### [Task directions]
From the article on curing rheumatoid arthritis in mice, reproduce word for word the stretch that opens with the words containing "Autoimmunity is one" and closes with "via TNF inhibitors.".

### [Extracted text]
BEGIN

Claiming a Cure for Rheumatoid Arthritis in Mice

Autoimmunity is one of the remaining dark frontiers of human disease, and the collection of medical conditions in which the immune system starts to attack a patient's own tissues are largely poorly understood. In the case of rheumatoid arthritis, for example, there is no real consensus on root cause or how the disease mechanisms work in detail, and it even may be a collection of several distinct issues lumped under one heading because the outcome looks the same. The effectiveness of treatments has been improving, but some patients just don't respond to the standard approach of trying to suppress the unwanted immune responses via TNF inhibitors.

Here researchers are making the bold claim of an effective cure for rheumatoid arthritis in mice, with a method that sounds like a more targeted way of suppressing unwanted immune activity rather an advance towards addressing root causes, and are heading for clinical trials:

Researchers have developed a therapy that takes the treatment of rheumatoid arthritis in mice to a new level: after receiving the medication, researchers consider the animals to be fully cured. The drug is a biotechnologically produced active substance consisting of two fused components. One component is the body's own immune messenger interleukin 4 (IL-4); previous studies have shown that this messenger protects mice with rheumatoid arthritis against cartilage and bone damage. [The] scientists have coupled an antibody to IL-4 that, based on the key-lock principle, binds to a form of a protein that is found only in inflamed tissue in certain diseases (and in tumour tissue).

END

Saved data entries
BEGIN

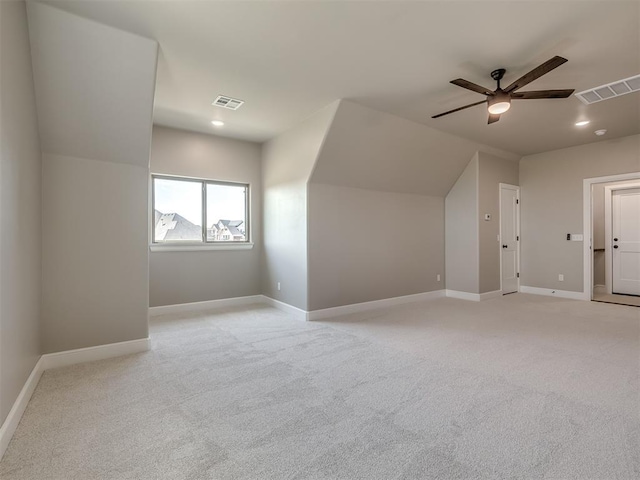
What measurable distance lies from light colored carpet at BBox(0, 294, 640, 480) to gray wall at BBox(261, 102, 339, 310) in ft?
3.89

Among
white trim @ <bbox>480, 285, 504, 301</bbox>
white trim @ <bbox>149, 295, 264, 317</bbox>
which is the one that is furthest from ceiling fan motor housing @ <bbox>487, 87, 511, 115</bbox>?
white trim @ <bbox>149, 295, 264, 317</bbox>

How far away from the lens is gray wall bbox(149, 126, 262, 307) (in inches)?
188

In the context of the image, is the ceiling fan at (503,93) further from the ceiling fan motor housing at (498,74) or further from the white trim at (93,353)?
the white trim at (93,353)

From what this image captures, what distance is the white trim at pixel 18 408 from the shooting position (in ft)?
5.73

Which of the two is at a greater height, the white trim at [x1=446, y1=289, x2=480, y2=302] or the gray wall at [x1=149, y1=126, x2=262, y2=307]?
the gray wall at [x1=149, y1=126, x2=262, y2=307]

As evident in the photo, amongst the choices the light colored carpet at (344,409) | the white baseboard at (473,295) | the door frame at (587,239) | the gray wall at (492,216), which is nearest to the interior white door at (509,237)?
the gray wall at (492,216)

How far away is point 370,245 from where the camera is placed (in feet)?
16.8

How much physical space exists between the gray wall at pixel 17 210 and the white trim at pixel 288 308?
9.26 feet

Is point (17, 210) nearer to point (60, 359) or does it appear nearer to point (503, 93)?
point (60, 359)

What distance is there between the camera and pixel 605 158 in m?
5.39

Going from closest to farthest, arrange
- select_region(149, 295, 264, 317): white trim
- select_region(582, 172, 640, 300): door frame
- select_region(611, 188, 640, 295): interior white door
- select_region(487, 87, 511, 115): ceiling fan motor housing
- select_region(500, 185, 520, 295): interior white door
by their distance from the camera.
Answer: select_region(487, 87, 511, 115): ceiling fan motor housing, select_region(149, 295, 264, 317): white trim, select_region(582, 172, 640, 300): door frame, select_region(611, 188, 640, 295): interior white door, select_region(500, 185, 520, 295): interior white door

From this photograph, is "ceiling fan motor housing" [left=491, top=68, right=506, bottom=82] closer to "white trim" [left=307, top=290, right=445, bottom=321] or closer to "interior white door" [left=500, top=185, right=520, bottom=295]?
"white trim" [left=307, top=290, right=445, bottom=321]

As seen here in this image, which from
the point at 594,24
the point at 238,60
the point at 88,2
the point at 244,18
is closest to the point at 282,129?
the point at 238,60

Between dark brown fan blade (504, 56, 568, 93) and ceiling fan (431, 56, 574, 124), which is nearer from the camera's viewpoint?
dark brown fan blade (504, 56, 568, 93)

END
BEGIN

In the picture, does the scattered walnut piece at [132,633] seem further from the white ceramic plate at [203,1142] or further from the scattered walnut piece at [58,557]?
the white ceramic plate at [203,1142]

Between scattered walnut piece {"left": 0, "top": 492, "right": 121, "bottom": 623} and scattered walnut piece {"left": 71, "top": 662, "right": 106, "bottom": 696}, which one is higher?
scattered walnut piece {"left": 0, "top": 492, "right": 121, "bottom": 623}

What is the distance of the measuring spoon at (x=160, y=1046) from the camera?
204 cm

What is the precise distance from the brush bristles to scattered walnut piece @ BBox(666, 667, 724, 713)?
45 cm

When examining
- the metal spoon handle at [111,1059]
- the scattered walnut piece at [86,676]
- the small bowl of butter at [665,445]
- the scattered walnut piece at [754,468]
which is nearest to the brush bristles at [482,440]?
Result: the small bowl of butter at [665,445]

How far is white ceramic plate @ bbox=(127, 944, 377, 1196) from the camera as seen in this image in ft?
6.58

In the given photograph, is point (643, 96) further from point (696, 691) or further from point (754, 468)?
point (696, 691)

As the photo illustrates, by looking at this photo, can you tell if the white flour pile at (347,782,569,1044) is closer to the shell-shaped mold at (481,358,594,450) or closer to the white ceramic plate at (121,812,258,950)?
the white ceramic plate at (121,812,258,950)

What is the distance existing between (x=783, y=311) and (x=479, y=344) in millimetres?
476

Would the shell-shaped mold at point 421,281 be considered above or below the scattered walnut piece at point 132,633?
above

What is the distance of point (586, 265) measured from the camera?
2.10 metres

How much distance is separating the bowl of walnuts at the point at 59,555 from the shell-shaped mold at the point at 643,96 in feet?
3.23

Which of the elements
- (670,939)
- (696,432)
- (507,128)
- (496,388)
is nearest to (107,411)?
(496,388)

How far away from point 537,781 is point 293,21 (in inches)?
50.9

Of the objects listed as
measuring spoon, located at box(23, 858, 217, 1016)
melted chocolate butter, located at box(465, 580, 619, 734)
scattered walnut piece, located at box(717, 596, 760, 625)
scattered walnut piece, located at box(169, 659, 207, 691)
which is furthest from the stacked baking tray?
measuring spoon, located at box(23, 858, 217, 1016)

END
BEGIN

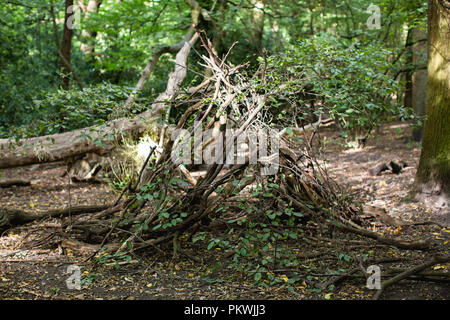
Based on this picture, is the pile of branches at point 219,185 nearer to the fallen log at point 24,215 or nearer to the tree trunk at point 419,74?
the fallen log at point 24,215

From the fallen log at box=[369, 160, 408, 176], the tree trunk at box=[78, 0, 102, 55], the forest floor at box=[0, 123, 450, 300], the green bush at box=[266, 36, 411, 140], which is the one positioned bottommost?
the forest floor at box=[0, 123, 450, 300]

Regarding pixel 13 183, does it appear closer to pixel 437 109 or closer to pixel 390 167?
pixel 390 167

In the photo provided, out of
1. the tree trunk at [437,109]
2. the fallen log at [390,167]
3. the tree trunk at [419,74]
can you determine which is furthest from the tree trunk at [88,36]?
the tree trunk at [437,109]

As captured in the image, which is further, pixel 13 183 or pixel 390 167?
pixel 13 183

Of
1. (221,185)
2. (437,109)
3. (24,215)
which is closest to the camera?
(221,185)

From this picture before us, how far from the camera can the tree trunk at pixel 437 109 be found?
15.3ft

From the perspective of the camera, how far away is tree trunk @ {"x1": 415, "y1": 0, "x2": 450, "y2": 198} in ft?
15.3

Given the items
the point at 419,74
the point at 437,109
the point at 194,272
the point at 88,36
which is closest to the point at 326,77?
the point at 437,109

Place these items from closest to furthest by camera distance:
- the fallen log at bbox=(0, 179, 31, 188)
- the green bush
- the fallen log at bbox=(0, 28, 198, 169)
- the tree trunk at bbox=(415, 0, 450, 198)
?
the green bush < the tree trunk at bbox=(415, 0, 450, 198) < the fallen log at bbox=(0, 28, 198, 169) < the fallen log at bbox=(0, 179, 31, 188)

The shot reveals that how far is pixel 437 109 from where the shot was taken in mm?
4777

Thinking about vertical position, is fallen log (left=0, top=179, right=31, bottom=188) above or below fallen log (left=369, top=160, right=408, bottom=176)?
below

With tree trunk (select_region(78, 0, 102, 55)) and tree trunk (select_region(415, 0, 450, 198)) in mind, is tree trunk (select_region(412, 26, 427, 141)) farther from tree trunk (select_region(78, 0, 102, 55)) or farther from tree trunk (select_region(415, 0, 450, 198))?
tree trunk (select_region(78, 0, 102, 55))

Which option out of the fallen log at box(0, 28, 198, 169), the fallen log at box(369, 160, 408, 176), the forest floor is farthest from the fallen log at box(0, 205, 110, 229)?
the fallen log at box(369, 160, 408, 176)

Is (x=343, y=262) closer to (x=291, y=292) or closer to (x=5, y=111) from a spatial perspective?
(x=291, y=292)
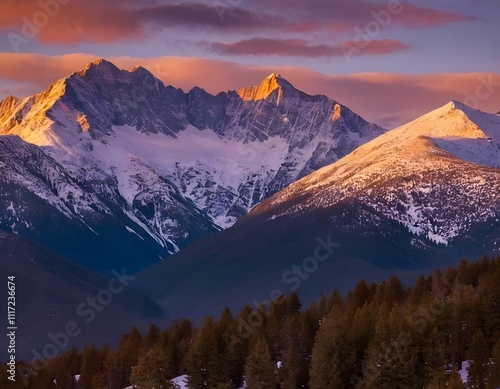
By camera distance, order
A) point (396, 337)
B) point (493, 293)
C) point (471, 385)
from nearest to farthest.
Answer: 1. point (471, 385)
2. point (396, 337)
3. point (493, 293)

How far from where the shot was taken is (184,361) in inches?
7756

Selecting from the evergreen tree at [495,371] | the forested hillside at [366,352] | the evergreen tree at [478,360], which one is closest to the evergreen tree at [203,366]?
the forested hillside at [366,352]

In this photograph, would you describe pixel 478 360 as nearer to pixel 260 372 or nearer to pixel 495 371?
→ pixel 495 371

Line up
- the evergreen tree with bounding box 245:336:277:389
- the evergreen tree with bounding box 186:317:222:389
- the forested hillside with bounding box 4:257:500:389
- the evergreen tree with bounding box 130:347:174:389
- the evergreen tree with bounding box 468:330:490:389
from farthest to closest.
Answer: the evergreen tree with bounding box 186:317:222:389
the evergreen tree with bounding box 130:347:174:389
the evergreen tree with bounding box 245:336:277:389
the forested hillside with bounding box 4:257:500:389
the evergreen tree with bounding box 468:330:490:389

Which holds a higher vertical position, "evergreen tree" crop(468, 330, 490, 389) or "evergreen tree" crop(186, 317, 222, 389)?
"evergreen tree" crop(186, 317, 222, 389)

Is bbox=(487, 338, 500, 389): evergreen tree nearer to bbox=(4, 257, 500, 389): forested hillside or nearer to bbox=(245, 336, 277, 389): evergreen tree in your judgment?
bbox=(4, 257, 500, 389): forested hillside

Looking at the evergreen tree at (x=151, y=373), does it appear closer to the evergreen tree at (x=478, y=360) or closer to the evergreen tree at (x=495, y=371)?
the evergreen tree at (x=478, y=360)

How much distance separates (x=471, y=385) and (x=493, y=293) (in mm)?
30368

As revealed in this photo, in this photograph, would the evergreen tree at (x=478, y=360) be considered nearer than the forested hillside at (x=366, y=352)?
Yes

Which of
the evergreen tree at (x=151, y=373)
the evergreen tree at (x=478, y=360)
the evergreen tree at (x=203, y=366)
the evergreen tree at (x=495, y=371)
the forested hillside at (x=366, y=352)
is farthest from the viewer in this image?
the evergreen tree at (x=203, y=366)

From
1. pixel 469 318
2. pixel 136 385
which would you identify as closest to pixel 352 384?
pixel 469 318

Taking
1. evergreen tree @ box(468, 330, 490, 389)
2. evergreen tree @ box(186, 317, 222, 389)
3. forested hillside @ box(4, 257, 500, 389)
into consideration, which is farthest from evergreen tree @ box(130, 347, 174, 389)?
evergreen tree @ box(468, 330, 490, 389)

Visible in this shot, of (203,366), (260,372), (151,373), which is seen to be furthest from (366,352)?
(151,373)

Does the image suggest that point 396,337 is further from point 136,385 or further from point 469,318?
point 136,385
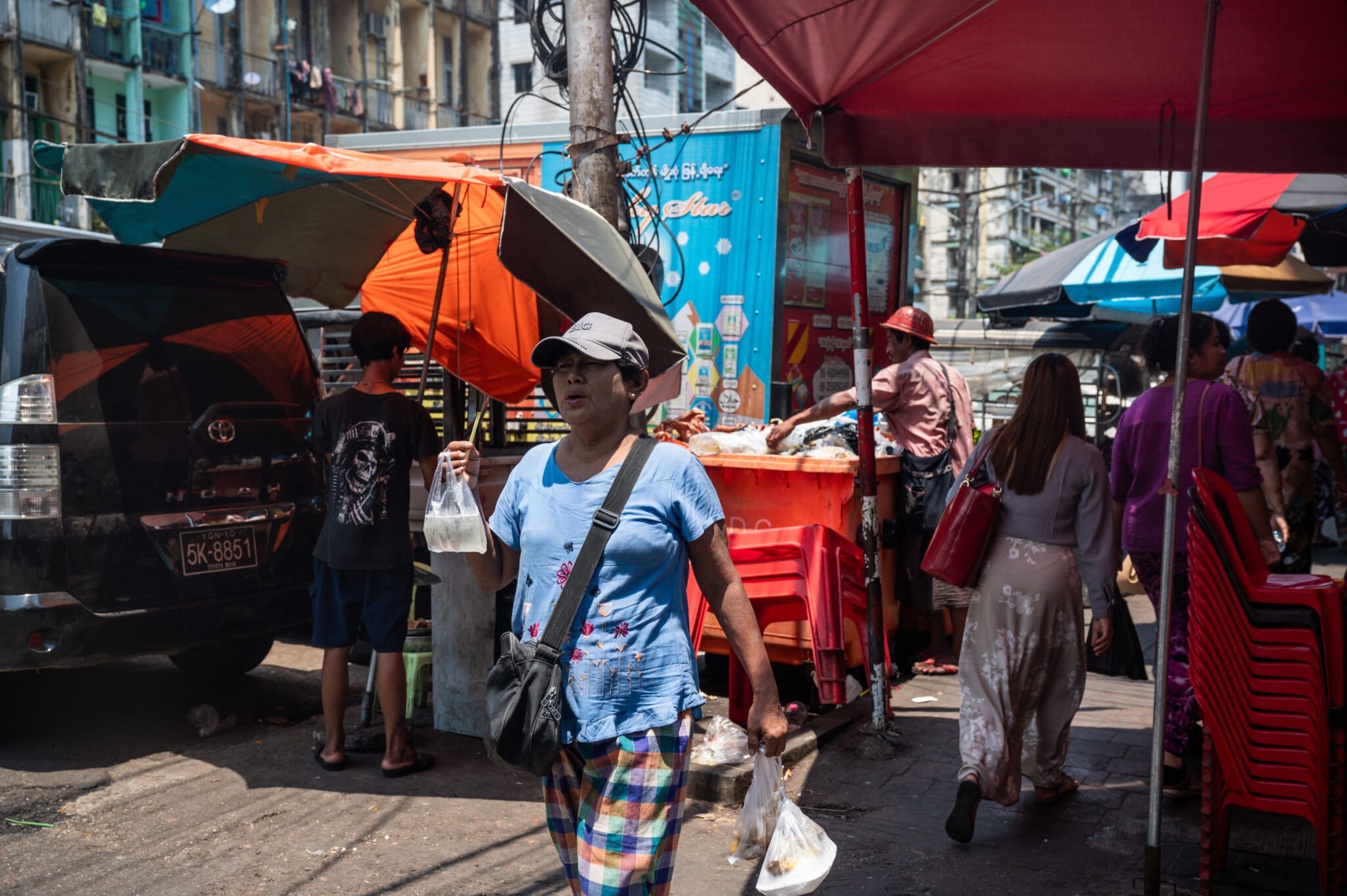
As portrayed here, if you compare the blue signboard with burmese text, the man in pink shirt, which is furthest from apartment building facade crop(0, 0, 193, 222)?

END

### [Task solution]
Autoimmunity is one of the remaining dark frontiers of human disease, and the collection of medical conditions in which the immune system starts to attack a patient's own tissues are largely poorly understood. In the case of rheumatoid arthritis, for example, there is no real consensus on root cause or how the disease mechanisms work in detail, and it even may be a collection of several distinct issues lumped under one heading because the outcome looks the same. The effectiveness of treatments has been improving, but some patients just don't respond to the standard approach of trying to suppress the unwanted immune responses via TNF inhibitors.